As they passed the barns with their big wooden beams and the vast range spread out before them, Webb slid a glance at the small boy perched atop the big horse. “All this is going to be yours someday, Chase.”

It was a fact he was determined to instill in the boy.

After Lilli died, it had been easier to let Chase stay at the Stanton house where Ruth could care for him. But that only lasted four short months until Webb realized it was a mistake. Chase was a Calder; he belonged at The Homestead. He had to learn that he’d never be anything else; more would always be expected from him. Webb didn’t want Chase making the mistake he had made. He’d always be Chase Calder, and never an ordinary cowboy.

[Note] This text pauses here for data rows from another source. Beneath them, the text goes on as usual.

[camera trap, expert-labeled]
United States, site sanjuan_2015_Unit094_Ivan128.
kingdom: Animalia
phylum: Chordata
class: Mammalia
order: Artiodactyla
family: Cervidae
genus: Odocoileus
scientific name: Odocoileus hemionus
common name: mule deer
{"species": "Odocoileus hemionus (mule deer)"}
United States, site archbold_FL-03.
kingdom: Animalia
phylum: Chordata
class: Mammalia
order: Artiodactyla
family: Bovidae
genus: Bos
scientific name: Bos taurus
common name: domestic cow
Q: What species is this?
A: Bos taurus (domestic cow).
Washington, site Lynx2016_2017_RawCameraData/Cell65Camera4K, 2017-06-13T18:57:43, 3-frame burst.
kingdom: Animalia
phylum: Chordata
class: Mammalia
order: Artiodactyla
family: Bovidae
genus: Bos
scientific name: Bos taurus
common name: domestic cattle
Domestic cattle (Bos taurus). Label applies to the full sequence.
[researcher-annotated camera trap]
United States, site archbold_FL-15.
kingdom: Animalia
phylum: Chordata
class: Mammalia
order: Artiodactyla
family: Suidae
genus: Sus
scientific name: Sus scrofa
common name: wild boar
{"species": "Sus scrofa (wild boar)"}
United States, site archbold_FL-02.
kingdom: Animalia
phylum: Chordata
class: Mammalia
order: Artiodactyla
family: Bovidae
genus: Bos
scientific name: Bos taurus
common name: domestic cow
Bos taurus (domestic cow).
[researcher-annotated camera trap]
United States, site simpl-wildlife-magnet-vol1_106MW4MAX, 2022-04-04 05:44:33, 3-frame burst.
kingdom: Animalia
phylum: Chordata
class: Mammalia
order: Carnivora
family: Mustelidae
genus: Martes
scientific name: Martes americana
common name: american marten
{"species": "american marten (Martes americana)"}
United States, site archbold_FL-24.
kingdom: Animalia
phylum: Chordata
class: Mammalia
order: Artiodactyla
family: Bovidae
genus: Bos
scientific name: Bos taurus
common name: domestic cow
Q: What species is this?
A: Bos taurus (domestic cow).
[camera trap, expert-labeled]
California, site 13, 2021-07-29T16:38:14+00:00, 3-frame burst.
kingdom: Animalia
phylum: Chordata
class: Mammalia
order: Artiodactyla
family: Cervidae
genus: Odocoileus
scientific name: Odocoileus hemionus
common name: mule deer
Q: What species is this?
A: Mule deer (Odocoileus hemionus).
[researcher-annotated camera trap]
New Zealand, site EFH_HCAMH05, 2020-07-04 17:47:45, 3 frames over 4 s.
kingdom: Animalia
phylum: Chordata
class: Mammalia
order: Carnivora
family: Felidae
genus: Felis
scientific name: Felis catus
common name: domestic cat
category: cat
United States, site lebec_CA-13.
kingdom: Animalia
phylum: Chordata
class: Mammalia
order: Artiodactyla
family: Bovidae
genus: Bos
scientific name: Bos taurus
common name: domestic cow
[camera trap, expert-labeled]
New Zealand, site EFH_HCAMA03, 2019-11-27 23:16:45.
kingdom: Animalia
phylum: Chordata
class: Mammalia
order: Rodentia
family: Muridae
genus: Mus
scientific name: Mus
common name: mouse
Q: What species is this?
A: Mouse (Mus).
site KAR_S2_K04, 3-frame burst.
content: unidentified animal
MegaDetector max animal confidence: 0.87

“It’s a lot of land, Chase, but it’s gotta be this big to fit under a sky like this.” There was pride in his words, pride in the legacy that would come to his son.

When the stock market crashed and the Great Depression of the thirties came with its collapse of financial institutions, Montanans had already lived through the like nearly a decade earlier. When the lower Plains states suffered through the drought years that turned the land into a dust bowl, Montanans could have told the farmers what it was like. Rains spared their land from suffering through it a second time.

When the land is abused, nature has a way of striking back. Land will eventually go back to what nature intended, but the cost is high. The land is what it is, no matter what man does or thinks he can do. Benteen Calder knew it, and Webb learned it.

Hopes die and man moves on, but the land stays.